The Hunger Vital Sign is easy to administer and is increasingly being incorporated into electronic medical records (EMR) [29
]. Efforts to increase screening for household food insecurity have been effective in primary care [30
] and in other clinics serving low-income families [31
]. Providers are developing innovative strategies to connect food insecure families with services [32
]. In addition to federal nutritional services, such as the Supplemental Nutritional Assistance Program (SNAP) and the special supplemental nutrition program for Women, Infants and Children (WIC), families can benefit from local resources, including food pantries and food banks [30
]. Hennepin County Medical Center in Minnesota created an innovative referral system integrated into the EMR [33
]. With family’s consent, contact information on food insecure families is auto-faxed to a partner food bank. Trained outreach food bank staff make telephone contact with families and provide application assistance for food assistance programs (e.g., SNAP) and geographically individualized information about WIC, neighborhood food shelves, produce distributions, summer feeding sites and community meals. In 2015, 64% of the 1003 patient EMR-based referrals were successfully contacted and 82% were connected with at least one new form of food assistance. Of persons contacted and not currently enrolled in SNAP, applications were completed for 67%, 26% were found to be ineligible, and 7% declined to apply [33
Emergency Departments have a demonstrated record of effective health screening, including brief survey tools for mental health conditions such as suicide [34
]. Adolescents in EDs have been shown to accept screenings for HIV [35
], enabling clinicians to implement recommendations from the Centers for Disease Control and Protection. Screening procedures have enabled clinicians to provide linkages to hospital, outpatient, and community resources for patients who may have otherwise had limited access to needed services. Integrating the Hunger Vital Sign into the EMR during triage may be a cost-efficient method to flag patients at risk of food insecurity and in need of resources.
There are several methodological limitations to consider.
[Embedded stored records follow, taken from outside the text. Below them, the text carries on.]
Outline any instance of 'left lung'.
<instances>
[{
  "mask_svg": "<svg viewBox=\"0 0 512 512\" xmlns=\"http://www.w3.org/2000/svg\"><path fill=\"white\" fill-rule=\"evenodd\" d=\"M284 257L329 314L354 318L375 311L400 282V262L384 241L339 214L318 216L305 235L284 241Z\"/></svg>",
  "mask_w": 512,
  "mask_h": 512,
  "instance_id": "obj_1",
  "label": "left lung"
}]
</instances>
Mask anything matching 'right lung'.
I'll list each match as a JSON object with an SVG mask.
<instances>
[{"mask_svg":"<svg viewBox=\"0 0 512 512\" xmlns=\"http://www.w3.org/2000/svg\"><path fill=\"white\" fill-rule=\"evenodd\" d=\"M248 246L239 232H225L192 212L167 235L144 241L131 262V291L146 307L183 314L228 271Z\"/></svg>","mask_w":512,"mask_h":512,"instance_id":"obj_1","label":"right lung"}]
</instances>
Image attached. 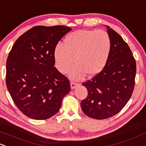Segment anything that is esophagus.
<instances>
[{"label":"esophagus","instance_id":"esophagus-1","mask_svg":"<svg viewBox=\"0 0 146 146\" xmlns=\"http://www.w3.org/2000/svg\"><path fill=\"white\" fill-rule=\"evenodd\" d=\"M78 85H79V83H77V82H70V87H71V89L76 88V87H78Z\"/></svg>","mask_w":146,"mask_h":146}]
</instances>
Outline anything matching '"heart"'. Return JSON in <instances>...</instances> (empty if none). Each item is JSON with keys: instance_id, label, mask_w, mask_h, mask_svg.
I'll list each match as a JSON object with an SVG mask.
<instances>
[{"instance_id": "1", "label": "heart", "mask_w": 146, "mask_h": 146, "mask_svg": "<svg viewBox=\"0 0 146 146\" xmlns=\"http://www.w3.org/2000/svg\"><path fill=\"white\" fill-rule=\"evenodd\" d=\"M111 40L103 30H79L70 33L64 40V45L59 43L54 50L56 68L62 74L69 71L70 78L79 80L87 73L94 76L104 69L109 58Z\"/></svg>"}]
</instances>
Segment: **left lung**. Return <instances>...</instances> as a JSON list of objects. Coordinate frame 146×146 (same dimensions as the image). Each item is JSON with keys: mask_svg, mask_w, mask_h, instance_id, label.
<instances>
[{"mask_svg": "<svg viewBox=\"0 0 146 146\" xmlns=\"http://www.w3.org/2000/svg\"><path fill=\"white\" fill-rule=\"evenodd\" d=\"M111 50L104 69L91 80L82 82L88 94L81 102L85 115L103 119L117 114L132 95L136 64L127 42L113 29L107 27Z\"/></svg>", "mask_w": 146, "mask_h": 146, "instance_id": "left-lung-1", "label": "left lung"}]
</instances>
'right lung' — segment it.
<instances>
[{"mask_svg": "<svg viewBox=\"0 0 146 146\" xmlns=\"http://www.w3.org/2000/svg\"><path fill=\"white\" fill-rule=\"evenodd\" d=\"M71 31L66 26H37L15 41L6 63V85L27 117L42 120L54 115L70 90V81L54 65V50Z\"/></svg>", "mask_w": 146, "mask_h": 146, "instance_id": "right-lung-1", "label": "right lung"}]
</instances>
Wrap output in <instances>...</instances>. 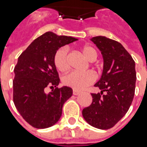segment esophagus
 Masks as SVG:
<instances>
[{
	"label": "esophagus",
	"instance_id": "1",
	"mask_svg": "<svg viewBox=\"0 0 147 147\" xmlns=\"http://www.w3.org/2000/svg\"><path fill=\"white\" fill-rule=\"evenodd\" d=\"M80 90H73V94L74 95H79V94H80Z\"/></svg>",
	"mask_w": 147,
	"mask_h": 147
}]
</instances>
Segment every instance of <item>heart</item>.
Returning a JSON list of instances; mask_svg holds the SVG:
<instances>
[{"label": "heart", "instance_id": "1", "mask_svg": "<svg viewBox=\"0 0 147 147\" xmlns=\"http://www.w3.org/2000/svg\"><path fill=\"white\" fill-rule=\"evenodd\" d=\"M81 51L89 61H94L98 55L97 49L90 45L81 46ZM53 61L58 70L61 72H66L70 67L67 49L65 48L59 49L55 53ZM95 78V74L91 71H86L85 72L72 71L63 78V83L75 90H83L92 84Z\"/></svg>", "mask_w": 147, "mask_h": 147}]
</instances>
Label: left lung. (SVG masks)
<instances>
[{
	"label": "left lung",
	"mask_w": 147,
	"mask_h": 147,
	"mask_svg": "<svg viewBox=\"0 0 147 147\" xmlns=\"http://www.w3.org/2000/svg\"><path fill=\"white\" fill-rule=\"evenodd\" d=\"M90 40L103 57L102 76L94 84L101 93L91 94L92 103L83 109L82 113L90 125L98 129H109L126 114L133 101L136 64L120 42L104 36L94 37Z\"/></svg>",
	"instance_id": "8db88e82"
}]
</instances>
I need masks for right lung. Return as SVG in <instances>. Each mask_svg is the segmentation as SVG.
Masks as SVG:
<instances>
[{"instance_id":"add662e5","label":"right lung","mask_w":147,"mask_h":147,"mask_svg":"<svg viewBox=\"0 0 147 147\" xmlns=\"http://www.w3.org/2000/svg\"><path fill=\"white\" fill-rule=\"evenodd\" d=\"M77 40L49 31L34 40L18 58L13 102L23 118L34 127L54 125L61 118L64 102L72 95L71 87H57L60 79L53 58L61 47ZM48 86L55 89L47 94Z\"/></svg>"}]
</instances>
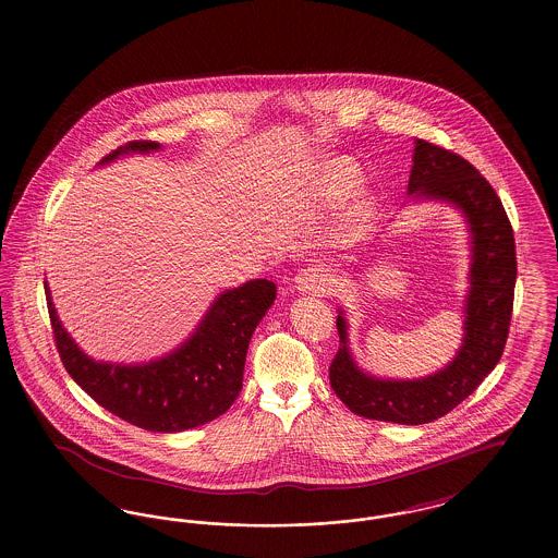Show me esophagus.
Segmentation results:
<instances>
[{"mask_svg": "<svg viewBox=\"0 0 558 558\" xmlns=\"http://www.w3.org/2000/svg\"><path fill=\"white\" fill-rule=\"evenodd\" d=\"M294 289L310 294H326L332 289V276L322 267H307L294 278Z\"/></svg>", "mask_w": 558, "mask_h": 558, "instance_id": "1", "label": "esophagus"}]
</instances>
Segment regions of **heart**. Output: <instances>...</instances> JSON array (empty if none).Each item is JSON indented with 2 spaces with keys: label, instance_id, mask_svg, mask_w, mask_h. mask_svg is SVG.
<instances>
[{
  "label": "heart",
  "instance_id": "heart-1",
  "mask_svg": "<svg viewBox=\"0 0 558 558\" xmlns=\"http://www.w3.org/2000/svg\"><path fill=\"white\" fill-rule=\"evenodd\" d=\"M360 180H362L360 169L355 165H351L349 160H326L319 169L316 182H314V192H316L318 201L330 205V203L341 201L345 194L360 184ZM372 213H374V198L366 190H360L343 209L341 228L349 236H357L368 228Z\"/></svg>",
  "mask_w": 558,
  "mask_h": 558
}]
</instances>
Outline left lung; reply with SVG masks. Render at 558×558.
Here are the masks:
<instances>
[{"instance_id": "1", "label": "left lung", "mask_w": 558, "mask_h": 558, "mask_svg": "<svg viewBox=\"0 0 558 558\" xmlns=\"http://www.w3.org/2000/svg\"><path fill=\"white\" fill-rule=\"evenodd\" d=\"M408 196L446 203L469 230V291L464 296V337L453 360L423 378H378L362 371L349 349V324L339 310V351L330 364L332 391L364 418L426 425L469 398L502 357L517 282L512 226L502 201L469 160L446 148L414 142Z\"/></svg>"}]
</instances>
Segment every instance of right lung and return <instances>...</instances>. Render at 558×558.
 I'll list each match as a JSON object with an SVG mask.
<instances>
[{
  "label": "right lung",
  "instance_id": "1",
  "mask_svg": "<svg viewBox=\"0 0 558 558\" xmlns=\"http://www.w3.org/2000/svg\"><path fill=\"white\" fill-rule=\"evenodd\" d=\"M155 150L157 142H130L100 165ZM44 287L56 347L71 378L110 414L153 433H180L228 412L242 389L248 341L276 299V284L266 278L226 289L182 345L150 362L117 364L98 362L75 343L58 318L48 282Z\"/></svg>",
  "mask_w": 558,
  "mask_h": 558
}]
</instances>
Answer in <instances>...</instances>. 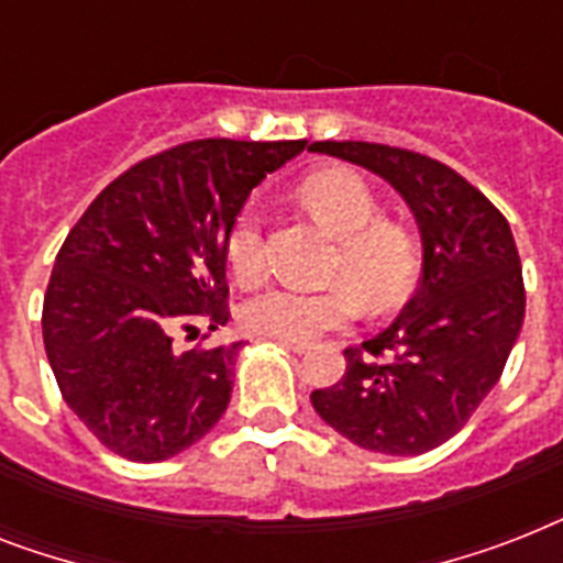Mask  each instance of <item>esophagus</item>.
<instances>
[{
	"label": "esophagus",
	"mask_w": 563,
	"mask_h": 563,
	"mask_svg": "<svg viewBox=\"0 0 563 563\" xmlns=\"http://www.w3.org/2000/svg\"><path fill=\"white\" fill-rule=\"evenodd\" d=\"M274 342L286 347V351H295V353H307L309 351V342H295V339H274Z\"/></svg>",
	"instance_id": "1"
}]
</instances>
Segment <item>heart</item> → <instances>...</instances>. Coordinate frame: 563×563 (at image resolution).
Instances as JSON below:
<instances>
[{"label":"heart","instance_id":"heart-1","mask_svg":"<svg viewBox=\"0 0 563 563\" xmlns=\"http://www.w3.org/2000/svg\"><path fill=\"white\" fill-rule=\"evenodd\" d=\"M300 201L339 242L330 265V280L342 283L324 291L268 286L245 300V330L268 339L309 342L327 330H339L360 312L402 303L418 280V245L400 221L379 219V198L368 180L353 169L312 172L300 180ZM224 260L239 286H254L265 272L260 212L242 210L224 236Z\"/></svg>","mask_w":563,"mask_h":563}]
</instances>
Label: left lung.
I'll list each match as a JSON object with an SVG mask.
<instances>
[{
    "instance_id": "left-lung-1",
    "label": "left lung",
    "mask_w": 563,
    "mask_h": 563,
    "mask_svg": "<svg viewBox=\"0 0 563 563\" xmlns=\"http://www.w3.org/2000/svg\"><path fill=\"white\" fill-rule=\"evenodd\" d=\"M312 152L383 175L423 236L415 298L385 333L344 351L347 371L312 391V406L365 450L427 453L479 409L520 335L526 289L511 228L471 180L427 154L330 140Z\"/></svg>"
}]
</instances>
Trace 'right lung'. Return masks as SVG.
Instances as JSON below:
<instances>
[{"label":"right lung","instance_id":"add662e5","mask_svg":"<svg viewBox=\"0 0 563 563\" xmlns=\"http://www.w3.org/2000/svg\"><path fill=\"white\" fill-rule=\"evenodd\" d=\"M307 140H192L110 180L57 251L43 344L66 406L110 453L163 462L224 415L242 342L180 353L228 324L224 236L251 189Z\"/></svg>","mask_w":563,"mask_h":563}]
</instances>
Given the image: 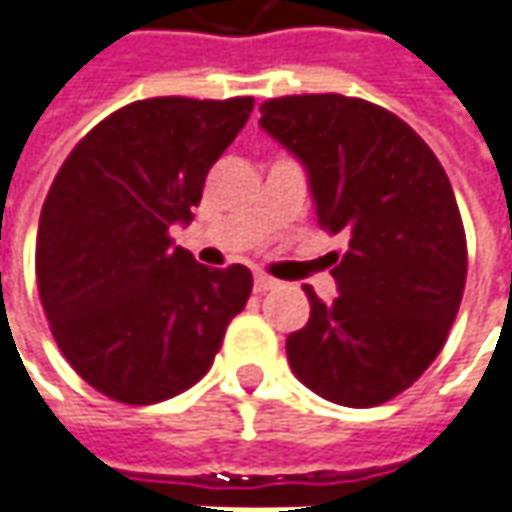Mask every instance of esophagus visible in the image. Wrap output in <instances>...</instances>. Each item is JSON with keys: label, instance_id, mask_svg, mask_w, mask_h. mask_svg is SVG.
<instances>
[{"label": "esophagus", "instance_id": "1", "mask_svg": "<svg viewBox=\"0 0 512 512\" xmlns=\"http://www.w3.org/2000/svg\"><path fill=\"white\" fill-rule=\"evenodd\" d=\"M278 286V280L269 278V275H255V292L257 295H263V292H272Z\"/></svg>", "mask_w": 512, "mask_h": 512}]
</instances>
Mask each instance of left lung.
<instances>
[{
    "mask_svg": "<svg viewBox=\"0 0 512 512\" xmlns=\"http://www.w3.org/2000/svg\"><path fill=\"white\" fill-rule=\"evenodd\" d=\"M260 125L309 171L318 226L346 234L329 266L338 298L312 286L309 321L286 338L300 384L341 407H378L412 387L456 321L467 237L430 145L375 102L295 94L260 105Z\"/></svg>",
    "mask_w": 512,
    "mask_h": 512,
    "instance_id": "1",
    "label": "left lung"
}]
</instances>
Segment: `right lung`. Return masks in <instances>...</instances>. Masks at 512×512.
Here are the masks:
<instances>
[{"label":"right lung","instance_id":"add662e5","mask_svg":"<svg viewBox=\"0 0 512 512\" xmlns=\"http://www.w3.org/2000/svg\"><path fill=\"white\" fill-rule=\"evenodd\" d=\"M252 108V97L137 100L56 171L36 232L39 300L65 361L120 404L194 387L252 295L246 266H200L168 234L189 223Z\"/></svg>","mask_w":512,"mask_h":512}]
</instances>
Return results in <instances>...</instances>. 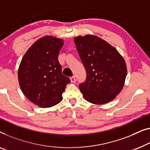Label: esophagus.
Returning <instances> with one entry per match:
<instances>
[{
    "mask_svg": "<svg viewBox=\"0 0 150 150\" xmlns=\"http://www.w3.org/2000/svg\"><path fill=\"white\" fill-rule=\"evenodd\" d=\"M70 80H71V82H76V78H75V76L71 77L70 78Z\"/></svg>",
    "mask_w": 150,
    "mask_h": 150,
    "instance_id": "obj_1",
    "label": "esophagus"
}]
</instances>
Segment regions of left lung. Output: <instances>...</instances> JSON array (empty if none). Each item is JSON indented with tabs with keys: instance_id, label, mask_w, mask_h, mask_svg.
<instances>
[{
	"instance_id": "8db88e82",
	"label": "left lung",
	"mask_w": 150,
	"mask_h": 150,
	"mask_svg": "<svg viewBox=\"0 0 150 150\" xmlns=\"http://www.w3.org/2000/svg\"><path fill=\"white\" fill-rule=\"evenodd\" d=\"M74 40L86 71L85 82L79 85L84 98L97 105L109 103L125 85V59L116 48L95 35L78 36Z\"/></svg>"
}]
</instances>
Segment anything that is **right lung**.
<instances>
[{
    "instance_id": "1",
    "label": "right lung",
    "mask_w": 150,
    "mask_h": 150,
    "mask_svg": "<svg viewBox=\"0 0 150 150\" xmlns=\"http://www.w3.org/2000/svg\"><path fill=\"white\" fill-rule=\"evenodd\" d=\"M64 44L62 38L42 36L28 49L19 64V86L25 96L39 107L51 108L59 103L70 82L62 74L58 61Z\"/></svg>"
}]
</instances>
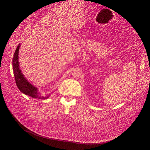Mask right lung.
Wrapping results in <instances>:
<instances>
[{"mask_svg": "<svg viewBox=\"0 0 150 150\" xmlns=\"http://www.w3.org/2000/svg\"><path fill=\"white\" fill-rule=\"evenodd\" d=\"M20 47V45L17 47L15 52L14 54V57L13 58V69L15 76V81L19 90L23 93L24 94L30 96L33 98H37L41 99H45L49 97V95L47 96H41L40 93L38 91V88L34 87L33 85L28 82L19 68V60H18V53L19 49Z\"/></svg>", "mask_w": 150, "mask_h": 150, "instance_id": "add662e5", "label": "right lung"}]
</instances>
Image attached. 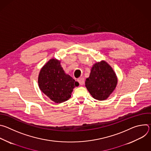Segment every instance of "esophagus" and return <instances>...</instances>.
Masks as SVG:
<instances>
[{
  "label": "esophagus",
  "mask_w": 151,
  "mask_h": 151,
  "mask_svg": "<svg viewBox=\"0 0 151 151\" xmlns=\"http://www.w3.org/2000/svg\"><path fill=\"white\" fill-rule=\"evenodd\" d=\"M78 81L81 85H83L85 83V79L83 78H79L78 79Z\"/></svg>",
  "instance_id": "34e87169"
}]
</instances>
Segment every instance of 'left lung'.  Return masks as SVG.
I'll return each instance as SVG.
<instances>
[{
    "mask_svg": "<svg viewBox=\"0 0 151 151\" xmlns=\"http://www.w3.org/2000/svg\"><path fill=\"white\" fill-rule=\"evenodd\" d=\"M117 84L116 76L112 68L105 61L96 63L91 68L85 86L96 100H106L114 91Z\"/></svg>",
    "mask_w": 151,
    "mask_h": 151,
    "instance_id": "obj_1",
    "label": "left lung"
}]
</instances>
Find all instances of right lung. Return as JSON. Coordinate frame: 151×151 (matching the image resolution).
<instances>
[{
    "instance_id": "obj_1",
    "label": "right lung",
    "mask_w": 151,
    "mask_h": 151,
    "mask_svg": "<svg viewBox=\"0 0 151 151\" xmlns=\"http://www.w3.org/2000/svg\"><path fill=\"white\" fill-rule=\"evenodd\" d=\"M38 83L40 90L57 103L69 100L73 89L79 85L72 77L64 73L60 62L55 59L50 60L42 68Z\"/></svg>"
}]
</instances>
First, the sample included health-seeking caregivers and their young children from one urban medical center. However, the sample size was large, covered multiple years, and addressed very young children, a population known to be vulnerable to threats of food insecurity. Second, information about food security and children’s health conditions was gathered from caregiver-report. However, validated measures were used and data were collected by trained research assistants, reducing, but not eliminating concerns about recall and shared method bias. Third, all caregivers received public health insurance and were from the same urban community, limiting the generalizability of the findings. Demographic characteristics, including maternal age, race, marital status and employment, and child age and sex differed between the ED and primary care. However, analyses were adjusted for these demographic differences. Finally, the sample was limited to children under four years of age. Although young children are vulnerable to household food insecurity [4
], they have access to nutritional assistance programs such as WIC and therefore may be less vulnerable than older children.